## TASK PROMPT
Pull out every line of the material below that contains the word "window", and copy each one. Case counts.

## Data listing
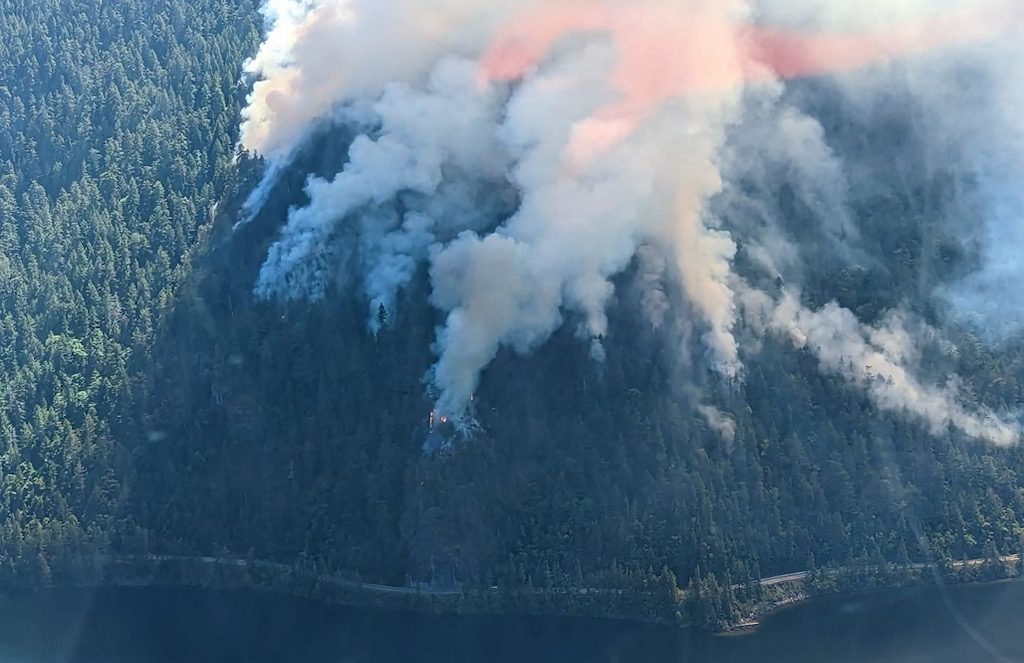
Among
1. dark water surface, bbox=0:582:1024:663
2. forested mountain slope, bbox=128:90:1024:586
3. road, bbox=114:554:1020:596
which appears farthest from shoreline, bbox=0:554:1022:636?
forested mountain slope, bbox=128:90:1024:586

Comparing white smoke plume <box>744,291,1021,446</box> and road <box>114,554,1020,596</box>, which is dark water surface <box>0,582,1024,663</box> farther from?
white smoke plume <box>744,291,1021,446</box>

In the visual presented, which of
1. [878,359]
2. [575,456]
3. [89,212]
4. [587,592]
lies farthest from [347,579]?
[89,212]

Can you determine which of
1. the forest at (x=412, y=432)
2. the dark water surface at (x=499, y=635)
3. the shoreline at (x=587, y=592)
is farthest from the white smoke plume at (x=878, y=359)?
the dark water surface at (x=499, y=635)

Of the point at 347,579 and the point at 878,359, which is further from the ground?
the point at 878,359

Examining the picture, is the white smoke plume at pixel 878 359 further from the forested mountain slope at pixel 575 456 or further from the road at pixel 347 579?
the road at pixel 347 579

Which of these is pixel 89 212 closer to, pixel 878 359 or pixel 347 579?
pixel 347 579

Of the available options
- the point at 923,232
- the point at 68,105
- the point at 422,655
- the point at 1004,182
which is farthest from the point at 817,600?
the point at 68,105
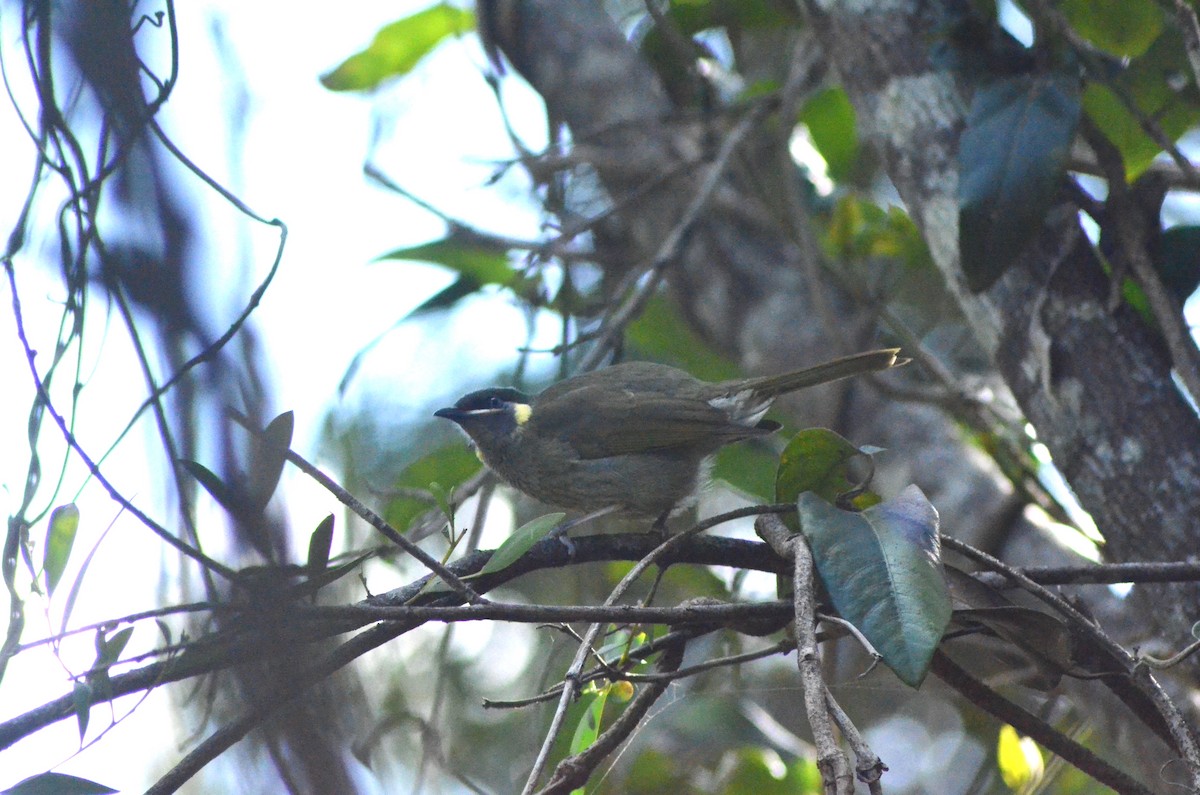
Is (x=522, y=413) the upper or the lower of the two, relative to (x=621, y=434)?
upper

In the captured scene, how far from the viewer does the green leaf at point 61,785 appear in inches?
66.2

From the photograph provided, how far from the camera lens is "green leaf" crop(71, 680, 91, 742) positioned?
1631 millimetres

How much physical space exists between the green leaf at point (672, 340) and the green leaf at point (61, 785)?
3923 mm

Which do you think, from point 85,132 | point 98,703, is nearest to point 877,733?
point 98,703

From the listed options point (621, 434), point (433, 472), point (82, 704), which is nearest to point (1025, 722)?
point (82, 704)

--

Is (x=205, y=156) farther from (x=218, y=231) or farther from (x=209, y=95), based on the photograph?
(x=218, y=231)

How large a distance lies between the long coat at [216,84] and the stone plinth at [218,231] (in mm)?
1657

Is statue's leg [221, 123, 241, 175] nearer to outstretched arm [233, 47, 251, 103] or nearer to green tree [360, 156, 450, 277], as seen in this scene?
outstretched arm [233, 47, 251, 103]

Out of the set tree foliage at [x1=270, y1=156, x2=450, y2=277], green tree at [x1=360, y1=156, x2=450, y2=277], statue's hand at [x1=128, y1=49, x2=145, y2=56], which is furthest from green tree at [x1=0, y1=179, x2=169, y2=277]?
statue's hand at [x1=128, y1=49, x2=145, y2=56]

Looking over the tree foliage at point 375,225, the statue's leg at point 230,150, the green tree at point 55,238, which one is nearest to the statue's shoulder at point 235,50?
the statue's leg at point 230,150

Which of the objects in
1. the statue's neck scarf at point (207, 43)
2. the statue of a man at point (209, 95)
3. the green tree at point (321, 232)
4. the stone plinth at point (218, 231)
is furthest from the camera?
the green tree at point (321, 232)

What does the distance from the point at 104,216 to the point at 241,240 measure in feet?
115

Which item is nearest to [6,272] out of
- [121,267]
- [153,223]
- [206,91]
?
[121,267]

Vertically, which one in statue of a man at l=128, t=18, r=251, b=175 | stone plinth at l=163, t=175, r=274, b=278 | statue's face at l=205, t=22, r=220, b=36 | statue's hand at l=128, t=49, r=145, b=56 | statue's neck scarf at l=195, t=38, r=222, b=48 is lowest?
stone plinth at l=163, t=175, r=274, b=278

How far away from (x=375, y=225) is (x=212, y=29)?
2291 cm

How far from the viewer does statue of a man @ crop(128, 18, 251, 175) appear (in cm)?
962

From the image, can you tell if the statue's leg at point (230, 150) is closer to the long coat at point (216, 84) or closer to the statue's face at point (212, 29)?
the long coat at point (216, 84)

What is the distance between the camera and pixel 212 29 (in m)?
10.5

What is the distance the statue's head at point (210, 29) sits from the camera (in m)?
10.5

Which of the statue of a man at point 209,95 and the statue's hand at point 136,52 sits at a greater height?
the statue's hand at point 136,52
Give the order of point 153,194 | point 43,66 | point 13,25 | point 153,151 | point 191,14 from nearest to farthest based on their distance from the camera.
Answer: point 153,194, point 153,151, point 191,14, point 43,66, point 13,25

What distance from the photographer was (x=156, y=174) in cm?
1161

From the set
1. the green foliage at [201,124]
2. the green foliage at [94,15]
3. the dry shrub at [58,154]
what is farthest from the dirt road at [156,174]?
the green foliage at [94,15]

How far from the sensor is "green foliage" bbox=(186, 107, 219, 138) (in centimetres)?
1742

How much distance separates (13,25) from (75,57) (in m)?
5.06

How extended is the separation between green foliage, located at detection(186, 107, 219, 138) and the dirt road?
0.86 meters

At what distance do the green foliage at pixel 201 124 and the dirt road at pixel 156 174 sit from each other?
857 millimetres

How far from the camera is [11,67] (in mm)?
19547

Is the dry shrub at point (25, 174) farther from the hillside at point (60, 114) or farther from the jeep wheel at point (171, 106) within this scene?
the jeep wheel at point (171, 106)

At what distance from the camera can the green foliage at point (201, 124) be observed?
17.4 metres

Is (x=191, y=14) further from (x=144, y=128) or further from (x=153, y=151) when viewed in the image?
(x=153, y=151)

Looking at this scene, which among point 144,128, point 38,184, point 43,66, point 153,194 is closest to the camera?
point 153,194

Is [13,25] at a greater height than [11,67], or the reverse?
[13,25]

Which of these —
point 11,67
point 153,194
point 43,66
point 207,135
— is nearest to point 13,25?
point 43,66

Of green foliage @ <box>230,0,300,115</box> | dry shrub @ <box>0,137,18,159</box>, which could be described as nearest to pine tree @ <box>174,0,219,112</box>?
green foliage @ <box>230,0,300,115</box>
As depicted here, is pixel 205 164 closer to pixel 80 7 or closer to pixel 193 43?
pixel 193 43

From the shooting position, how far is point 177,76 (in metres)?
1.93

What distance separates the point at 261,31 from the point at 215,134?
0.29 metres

---

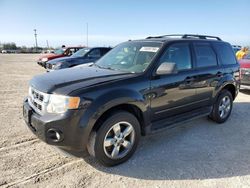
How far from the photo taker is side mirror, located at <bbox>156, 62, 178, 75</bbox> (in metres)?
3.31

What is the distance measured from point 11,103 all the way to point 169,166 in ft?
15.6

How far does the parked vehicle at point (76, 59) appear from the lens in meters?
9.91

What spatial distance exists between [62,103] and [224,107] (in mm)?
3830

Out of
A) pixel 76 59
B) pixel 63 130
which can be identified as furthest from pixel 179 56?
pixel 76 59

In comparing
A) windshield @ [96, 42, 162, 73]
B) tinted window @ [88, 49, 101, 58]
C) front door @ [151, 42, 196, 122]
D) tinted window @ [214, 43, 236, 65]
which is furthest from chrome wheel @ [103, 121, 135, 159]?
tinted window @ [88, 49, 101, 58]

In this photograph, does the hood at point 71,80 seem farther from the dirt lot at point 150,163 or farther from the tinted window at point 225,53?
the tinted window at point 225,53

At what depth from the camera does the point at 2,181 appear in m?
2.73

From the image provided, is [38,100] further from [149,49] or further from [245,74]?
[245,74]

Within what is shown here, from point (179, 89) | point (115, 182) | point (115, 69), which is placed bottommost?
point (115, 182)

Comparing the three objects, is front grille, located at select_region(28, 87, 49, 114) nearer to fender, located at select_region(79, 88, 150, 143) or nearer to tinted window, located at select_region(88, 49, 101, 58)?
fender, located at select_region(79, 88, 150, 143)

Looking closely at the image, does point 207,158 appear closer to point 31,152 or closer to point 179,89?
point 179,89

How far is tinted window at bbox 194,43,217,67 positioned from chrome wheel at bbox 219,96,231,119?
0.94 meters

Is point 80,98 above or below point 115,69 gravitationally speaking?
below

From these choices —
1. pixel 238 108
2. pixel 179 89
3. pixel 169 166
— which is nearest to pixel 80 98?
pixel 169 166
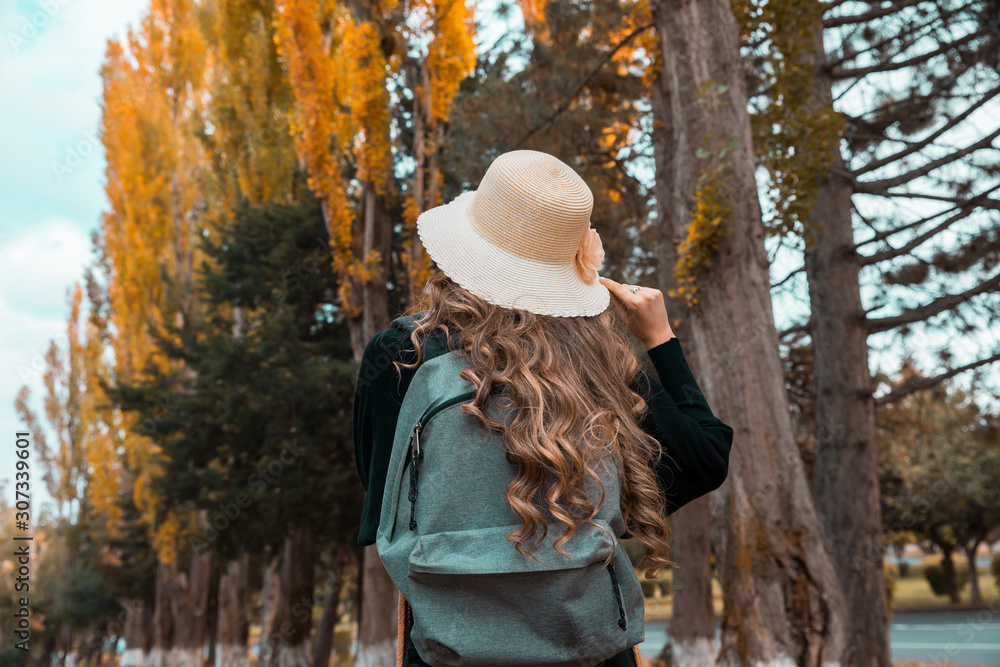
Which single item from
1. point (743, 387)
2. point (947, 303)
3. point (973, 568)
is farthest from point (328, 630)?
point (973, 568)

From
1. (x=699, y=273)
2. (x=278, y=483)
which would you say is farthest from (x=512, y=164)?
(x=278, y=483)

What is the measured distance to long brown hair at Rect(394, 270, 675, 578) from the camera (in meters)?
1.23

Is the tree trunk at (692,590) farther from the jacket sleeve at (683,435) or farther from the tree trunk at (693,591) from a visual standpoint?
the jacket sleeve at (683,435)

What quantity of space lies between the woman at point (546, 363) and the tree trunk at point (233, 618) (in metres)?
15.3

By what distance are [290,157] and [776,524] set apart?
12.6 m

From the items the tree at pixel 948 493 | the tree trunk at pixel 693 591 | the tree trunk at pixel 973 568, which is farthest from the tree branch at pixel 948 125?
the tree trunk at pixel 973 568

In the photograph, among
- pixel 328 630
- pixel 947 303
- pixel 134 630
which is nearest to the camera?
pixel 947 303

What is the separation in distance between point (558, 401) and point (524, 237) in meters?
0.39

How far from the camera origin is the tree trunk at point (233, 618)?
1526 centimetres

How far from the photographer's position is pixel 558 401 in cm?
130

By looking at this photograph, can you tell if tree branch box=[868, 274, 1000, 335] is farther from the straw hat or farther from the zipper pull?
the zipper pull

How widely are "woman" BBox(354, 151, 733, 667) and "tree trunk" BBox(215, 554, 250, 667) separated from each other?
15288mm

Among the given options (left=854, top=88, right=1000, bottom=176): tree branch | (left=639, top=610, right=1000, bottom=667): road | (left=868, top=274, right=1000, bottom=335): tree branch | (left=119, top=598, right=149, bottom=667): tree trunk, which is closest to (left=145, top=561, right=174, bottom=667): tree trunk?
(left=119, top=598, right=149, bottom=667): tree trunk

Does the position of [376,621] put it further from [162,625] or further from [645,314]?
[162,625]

## FINAL RESULT
B) tinted window @ [88, 49, 101, 58]
D) tinted window @ [214, 43, 236, 65]
tinted window @ [88, 49, 101, 58]
In this photograph, does the hood at point 71,80 seem farther from the dirt lot at point 150,163 or farther from the tinted window at point 225,53?
the tinted window at point 225,53
Comparing the three objects, is front grille, located at select_region(28, 87, 49, 114) nearer to fender, located at select_region(79, 88, 150, 143) or nearer to tinted window, located at select_region(88, 49, 101, 58)?
How far is tinted window at bbox 194,43,217,67 positioned from chrome wheel at bbox 219,96,231,119?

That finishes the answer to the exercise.